Visa and MasterCard are both using Mobile World Congress, the world’s biggest stage for mobile, to reveal deeper efforts for mobile payments across the globe. MasterCard launched MasterPass, an enhanced version of its mobile wallet PayPass, while Visa announced a global partnership with Samsung and a group of technology providers that will broaden its mobile payment program and enable third parties to connect to the system.
“We all know that the center of commerce will be these devices,” says Jim McCarthy, head of global product at Visa. “It’s not just about using these devices to pay, but also the fact that today in the Visa ecosystem we have 30 million merchants but the fact is there are over 7 billion of these devices that can be turned into terminals and turn consumers into merchants for payment.”
The deal with Samsung calls for all future next-generation devices from the Korean device maker to come with the NFC-equipped Visa payWave app pre installed. Visa also announced that ROAM will be the company’s first mobile point-of-sale partner for the Visa Ready Program, which enables third-party technology companies, platform providers, OEMs, card manufacturers and mobile network operators to incorporate Visa’s mobile commerce platform through SDKs and APIs.
“Visa can’t do this alone,” says Bill Gajda, global head of mobile at Visa, adding that adoption rates and usage patterns will vary by market. “Where banks can get access to those devices and that alternative secure element, you’re going to be able to create your own mobile wallet built on your mobile banking application that includes NFC payments. And we’re going to be able to use that Visa payWave app that’s already on the device that’s out of the factory, as well as our provisioning service to get all of your accounts onto those phones,” adds Gajda.
“Even for mobile network operators, whether it’s to address capacity issues of the SIM or just because they don’t have to replace the SIMs now in order to facilitate NFC, I think we’re going to see a number of parties really look favorable on this alternative secure element just because it broadens the options for banks, mobile network operators and device manufacturers to provision credentials on phones,” he continues.
McCarthy also discussed the potential marketing opportunity for m-commerce, but indicated that any targeting ads based on customers’ financial purchase patterns are still a long ways off.
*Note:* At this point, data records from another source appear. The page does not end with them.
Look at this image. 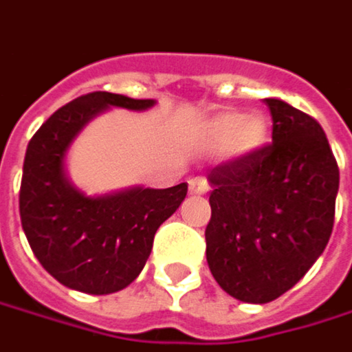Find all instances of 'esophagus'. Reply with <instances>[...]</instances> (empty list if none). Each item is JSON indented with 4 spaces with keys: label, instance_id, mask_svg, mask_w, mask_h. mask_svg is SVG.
<instances>
[{
    "label": "esophagus",
    "instance_id": "34e87169",
    "mask_svg": "<svg viewBox=\"0 0 352 352\" xmlns=\"http://www.w3.org/2000/svg\"><path fill=\"white\" fill-rule=\"evenodd\" d=\"M189 191L193 195H205L209 191L207 179L205 177H193V179H189Z\"/></svg>",
    "mask_w": 352,
    "mask_h": 352
}]
</instances>
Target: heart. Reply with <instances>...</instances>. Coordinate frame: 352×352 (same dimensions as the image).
<instances>
[{
  "mask_svg": "<svg viewBox=\"0 0 352 352\" xmlns=\"http://www.w3.org/2000/svg\"><path fill=\"white\" fill-rule=\"evenodd\" d=\"M203 141L215 153L227 149L231 157L253 155L269 141V121L263 113L227 109L203 125Z\"/></svg>",
  "mask_w": 352,
  "mask_h": 352,
  "instance_id": "1",
  "label": "heart"
}]
</instances>
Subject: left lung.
<instances>
[{
	"mask_svg": "<svg viewBox=\"0 0 352 352\" xmlns=\"http://www.w3.org/2000/svg\"><path fill=\"white\" fill-rule=\"evenodd\" d=\"M273 143L209 171L207 263L219 287L243 302H271L324 251L335 223L339 167L311 115L265 99Z\"/></svg>",
	"mask_w": 352,
	"mask_h": 352,
	"instance_id": "left-lung-1",
	"label": "left lung"
}]
</instances>
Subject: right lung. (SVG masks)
Here are the masks:
<instances>
[{
    "label": "right lung",
    "mask_w": 352,
    "mask_h": 352,
    "mask_svg": "<svg viewBox=\"0 0 352 352\" xmlns=\"http://www.w3.org/2000/svg\"><path fill=\"white\" fill-rule=\"evenodd\" d=\"M153 99L94 91L69 101L33 135L19 189V215L33 255L61 285L109 295L143 271L157 229L187 195V183L169 189L133 187L89 197L65 175V153L95 115L123 107L143 111Z\"/></svg>",
    "instance_id": "add662e5"
}]
</instances>
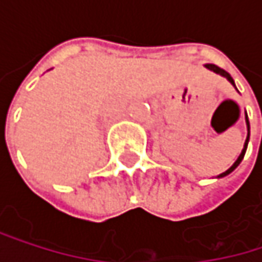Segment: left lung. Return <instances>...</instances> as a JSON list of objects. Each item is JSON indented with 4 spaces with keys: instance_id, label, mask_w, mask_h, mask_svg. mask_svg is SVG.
<instances>
[{
    "instance_id": "8db88e82",
    "label": "left lung",
    "mask_w": 262,
    "mask_h": 262,
    "mask_svg": "<svg viewBox=\"0 0 262 262\" xmlns=\"http://www.w3.org/2000/svg\"><path fill=\"white\" fill-rule=\"evenodd\" d=\"M205 68L206 70H209V71H212V73H215V74H219V76H222V77H225V79L228 80L234 88L236 89L235 86V81L234 79L231 77V74L229 73H226L225 70H222V68H219L217 65H212V63H206L205 65ZM246 126H247V138H246V141H244V147H243V150H241V153H239V156L236 158V161L232 164V167H229L225 173H222V174H219L217 178L220 179V178H225V176H228V174H231L234 170H235L236 167L239 165V162L243 161V158H244V155H246V150H247V144H249V138H250V124H249V118H247V114H246Z\"/></svg>"
}]
</instances>
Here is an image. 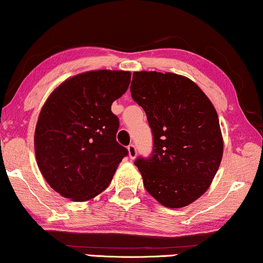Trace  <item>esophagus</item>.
<instances>
[{"instance_id":"34e87169","label":"esophagus","mask_w":263,"mask_h":263,"mask_svg":"<svg viewBox=\"0 0 263 263\" xmlns=\"http://www.w3.org/2000/svg\"><path fill=\"white\" fill-rule=\"evenodd\" d=\"M128 152H129V157H130V159H134V158L136 157V154H138V149H136V146L133 145V143H130V145L128 146Z\"/></svg>"}]
</instances>
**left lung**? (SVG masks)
Listing matches in <instances>:
<instances>
[{
  "mask_svg": "<svg viewBox=\"0 0 263 263\" xmlns=\"http://www.w3.org/2000/svg\"><path fill=\"white\" fill-rule=\"evenodd\" d=\"M132 98L145 110L153 135L149 157H138L143 186L165 207L188 206L211 185L222 158L219 118L188 78L135 71Z\"/></svg>",
  "mask_w": 263,
  "mask_h": 263,
  "instance_id": "left-lung-1",
  "label": "left lung"
}]
</instances>
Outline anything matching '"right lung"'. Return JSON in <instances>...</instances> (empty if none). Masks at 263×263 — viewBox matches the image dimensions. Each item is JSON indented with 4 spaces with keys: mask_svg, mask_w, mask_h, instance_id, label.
<instances>
[{
    "mask_svg": "<svg viewBox=\"0 0 263 263\" xmlns=\"http://www.w3.org/2000/svg\"><path fill=\"white\" fill-rule=\"evenodd\" d=\"M130 73L93 70L68 79L39 114L34 151L42 175L61 195L87 201L105 190L128 149L117 142L111 105L127 91Z\"/></svg>",
    "mask_w": 263,
    "mask_h": 263,
    "instance_id": "1",
    "label": "right lung"
}]
</instances>
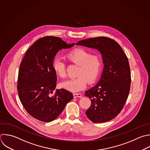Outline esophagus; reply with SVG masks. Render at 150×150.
Masks as SVG:
<instances>
[{
    "instance_id": "esophagus-1",
    "label": "esophagus",
    "mask_w": 150,
    "mask_h": 150,
    "mask_svg": "<svg viewBox=\"0 0 150 150\" xmlns=\"http://www.w3.org/2000/svg\"><path fill=\"white\" fill-rule=\"evenodd\" d=\"M73 96H74V98H77V97L81 98L82 97V95L80 93H74Z\"/></svg>"
}]
</instances>
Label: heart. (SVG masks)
I'll return each instance as SVG.
<instances>
[{"label": "heart", "instance_id": "heart-1", "mask_svg": "<svg viewBox=\"0 0 150 150\" xmlns=\"http://www.w3.org/2000/svg\"><path fill=\"white\" fill-rule=\"evenodd\" d=\"M66 58L70 62L79 66L77 72L78 77L61 83V86L67 90L77 92L83 90L87 81L88 83H94L101 72L103 60L99 54H92L85 49L77 48L70 52ZM53 69L57 76L62 78L66 77V66L62 60L54 59Z\"/></svg>", "mask_w": 150, "mask_h": 150}]
</instances>
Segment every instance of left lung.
<instances>
[{"mask_svg": "<svg viewBox=\"0 0 150 150\" xmlns=\"http://www.w3.org/2000/svg\"><path fill=\"white\" fill-rule=\"evenodd\" d=\"M76 45L96 49L102 54L104 65L100 80L85 92L91 101L86 114L94 123L108 121L121 112L129 94L131 76L127 57L117 42L107 37L82 40Z\"/></svg>", "mask_w": 150, "mask_h": 150, "instance_id": "obj_1", "label": "left lung"}]
</instances>
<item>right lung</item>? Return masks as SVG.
<instances>
[{"instance_id": "right-lung-1", "label": "right lung", "mask_w": 150, "mask_h": 150, "mask_svg": "<svg viewBox=\"0 0 150 150\" xmlns=\"http://www.w3.org/2000/svg\"><path fill=\"white\" fill-rule=\"evenodd\" d=\"M74 45H67L58 37L46 36L35 42L26 53L19 67L17 88L23 106L33 118L52 121L73 99L72 93L66 90L54 92L57 76L53 62L59 50Z\"/></svg>"}]
</instances>
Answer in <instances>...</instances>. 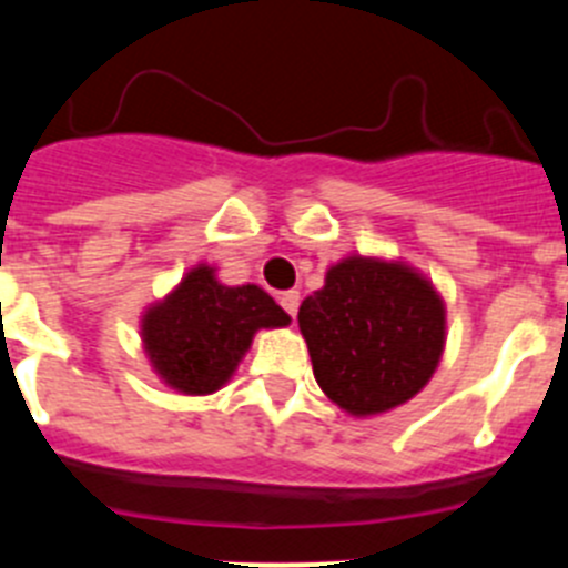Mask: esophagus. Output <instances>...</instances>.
<instances>
[{
    "label": "esophagus",
    "mask_w": 568,
    "mask_h": 568,
    "mask_svg": "<svg viewBox=\"0 0 568 568\" xmlns=\"http://www.w3.org/2000/svg\"><path fill=\"white\" fill-rule=\"evenodd\" d=\"M278 301H281V307L287 310V313L293 315V318H295V313H298V301H301V295L295 293V290H287V293H281V295H278Z\"/></svg>",
    "instance_id": "obj_1"
}]
</instances>
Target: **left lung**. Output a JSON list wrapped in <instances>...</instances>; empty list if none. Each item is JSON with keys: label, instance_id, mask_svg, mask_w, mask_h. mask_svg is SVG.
<instances>
[{"label": "left lung", "instance_id": "obj_1", "mask_svg": "<svg viewBox=\"0 0 568 568\" xmlns=\"http://www.w3.org/2000/svg\"><path fill=\"white\" fill-rule=\"evenodd\" d=\"M321 393L353 418L404 406L429 384L446 346L444 295L404 258L349 253L301 301Z\"/></svg>", "mask_w": 568, "mask_h": 568}]
</instances>
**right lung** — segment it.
<instances>
[{"instance_id": "add662e5", "label": "right lung", "mask_w": 568, "mask_h": 568, "mask_svg": "<svg viewBox=\"0 0 568 568\" xmlns=\"http://www.w3.org/2000/svg\"><path fill=\"white\" fill-rule=\"evenodd\" d=\"M290 315L258 284L230 287L199 261L139 315L150 369L182 395H213L235 375L258 329L290 327Z\"/></svg>"}]
</instances>
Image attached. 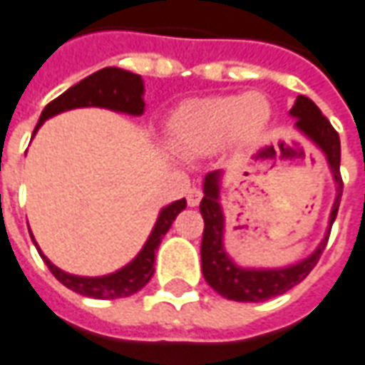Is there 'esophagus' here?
Returning <instances> with one entry per match:
<instances>
[{"mask_svg": "<svg viewBox=\"0 0 365 365\" xmlns=\"http://www.w3.org/2000/svg\"><path fill=\"white\" fill-rule=\"evenodd\" d=\"M201 197H203V193H201L199 187H191V190L187 191V205H190V207H197V205L201 203Z\"/></svg>", "mask_w": 365, "mask_h": 365, "instance_id": "esophagus-1", "label": "esophagus"}]
</instances>
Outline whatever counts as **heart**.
Segmentation results:
<instances>
[{
  "label": "heart",
  "mask_w": 365,
  "mask_h": 365,
  "mask_svg": "<svg viewBox=\"0 0 365 365\" xmlns=\"http://www.w3.org/2000/svg\"><path fill=\"white\" fill-rule=\"evenodd\" d=\"M271 106L263 94H220L185 102L170 121V143L183 156L209 155L230 141L251 145L265 133Z\"/></svg>",
  "instance_id": "heart-1"
}]
</instances>
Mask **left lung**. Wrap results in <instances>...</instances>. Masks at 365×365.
I'll list each match as a JSON object with an SVG mask.
<instances>
[{
    "label": "left lung",
    "instance_id": "obj_1",
    "mask_svg": "<svg viewBox=\"0 0 365 365\" xmlns=\"http://www.w3.org/2000/svg\"><path fill=\"white\" fill-rule=\"evenodd\" d=\"M290 118L296 120L294 128L298 133L312 141L325 156L327 166L333 175L336 195L329 212L325 234L321 237L317 247L299 259L292 265L282 267H244L232 257L224 247V232H226V217L220 205V191H222V170H215L205 175L203 199H201V215L205 220L203 240H201V269L205 280L222 298L234 302H265L288 292L290 288L299 284L317 265L321 253L329 242V234L333 228L334 218L339 212L342 197L341 178V139L329 123L315 102L299 94L290 110Z\"/></svg>",
    "mask_w": 365,
    "mask_h": 365
}]
</instances>
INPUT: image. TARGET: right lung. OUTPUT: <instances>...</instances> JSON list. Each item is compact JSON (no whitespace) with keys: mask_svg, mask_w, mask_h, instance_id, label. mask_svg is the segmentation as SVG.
I'll return each instance as SVG.
<instances>
[{"mask_svg":"<svg viewBox=\"0 0 365 365\" xmlns=\"http://www.w3.org/2000/svg\"><path fill=\"white\" fill-rule=\"evenodd\" d=\"M88 106L106 108V110H112V112H121V114L129 115H143V112H145V83H143L141 75L125 71V69H120V67H104V69L88 75L86 79L79 81L71 88H67L66 93L59 94L58 98L52 100L44 108L32 137L42 128V123L53 118V115L67 112V110H75V108ZM185 207H187L185 199H180V201H174V203L162 207L155 226L148 234L147 242L141 247V251L129 261L128 265H123L118 271L110 272V274H102V277H79V274L61 271L42 253L36 240L32 236V232L31 237L34 245H36V250H38L40 257L44 259V263L52 271L53 277L61 284L67 286L69 290L96 299L128 298L131 294L139 292L143 286L150 280V277L155 274L156 250H158L164 234L170 230L175 217Z\"/></svg>","mask_w":365,"mask_h":365,"instance_id":"right-lung-1","label":"right lung"}]
</instances>
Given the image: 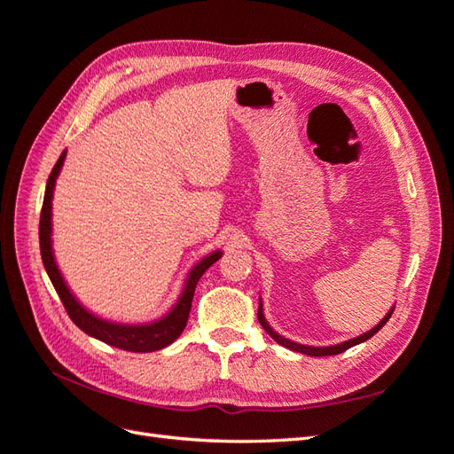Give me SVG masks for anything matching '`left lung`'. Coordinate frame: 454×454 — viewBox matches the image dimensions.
<instances>
[{"instance_id":"obj_1","label":"left lung","mask_w":454,"mask_h":454,"mask_svg":"<svg viewBox=\"0 0 454 454\" xmlns=\"http://www.w3.org/2000/svg\"><path fill=\"white\" fill-rule=\"evenodd\" d=\"M392 312H394V309L384 316V318L371 329V332H367V333H364V335H360V337H356V339H350V340H345V342H340V345H333V347H307V345H299V342H294V340H290V339H284V337H280L277 332H272V327L267 324V320H265V316H263V309H261V303H259V309H257V320H259V324L263 325V329L265 332L278 342V345H282V347H286V348H290V350H295V352H301V354H309V356H333V354H340V352H345V350H348L350 347H354V345H360V342H364V340H367V339H371L373 337L379 329L388 322V318L392 316Z\"/></svg>"}]
</instances>
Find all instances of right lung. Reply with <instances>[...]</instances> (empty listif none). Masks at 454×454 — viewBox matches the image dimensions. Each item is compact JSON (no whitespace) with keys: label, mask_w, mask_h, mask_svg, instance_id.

“We do see a lot of data today,” he says. “Clearly in the case of mobile, there’s the opportunity to expand beyond that as it relates to having one-to-one relationships, but at it’s core Visa is still only managing those 16 digits, we don’t have personally identifiable information. But what we can do is work with our financial institution clients, issuers and acquirers to actually provide better service, deepen the relationship, provide better offers all based on that data and use in a predictive fashion. Now, the trick there obviously is its all about consumer permissions. There’s no hiding the ball, it’s all about giving consumers control, making sure consumers know how that data is being used.”
Visa currently has more than 200,000 active merchant locations equipped with NFC in the United States and more than 600,000 locations in Europe.
For it’s part, MasterCard plans to launch MasterPass in Australia and Canada next month, followed by the United States, United Kingdom and then eventually Belgium, Brazil, China, France, Italy, Netherlands, Singapore, Spain and Sweden by the end of the year.
MasterPass will support checkout services for merchants with the use of NFC, QR codes, tags and mobile devices at points of sale. MasterCard now has 27 financial institutions, 21 technology partners and 16 merchants on board for the effort as it looks to expand to more than 5,900 merchants. The company also announced new partnerships with mFoundry’s mobile banking solutions and Orange in Spain.
Finally, MasterCard released a new study today, in partnership with Prime Research, that found early adopters have a 58 percent favorable rating of mobile payment technology while those yet to adopt have a more positive outlook overall at 76 percent.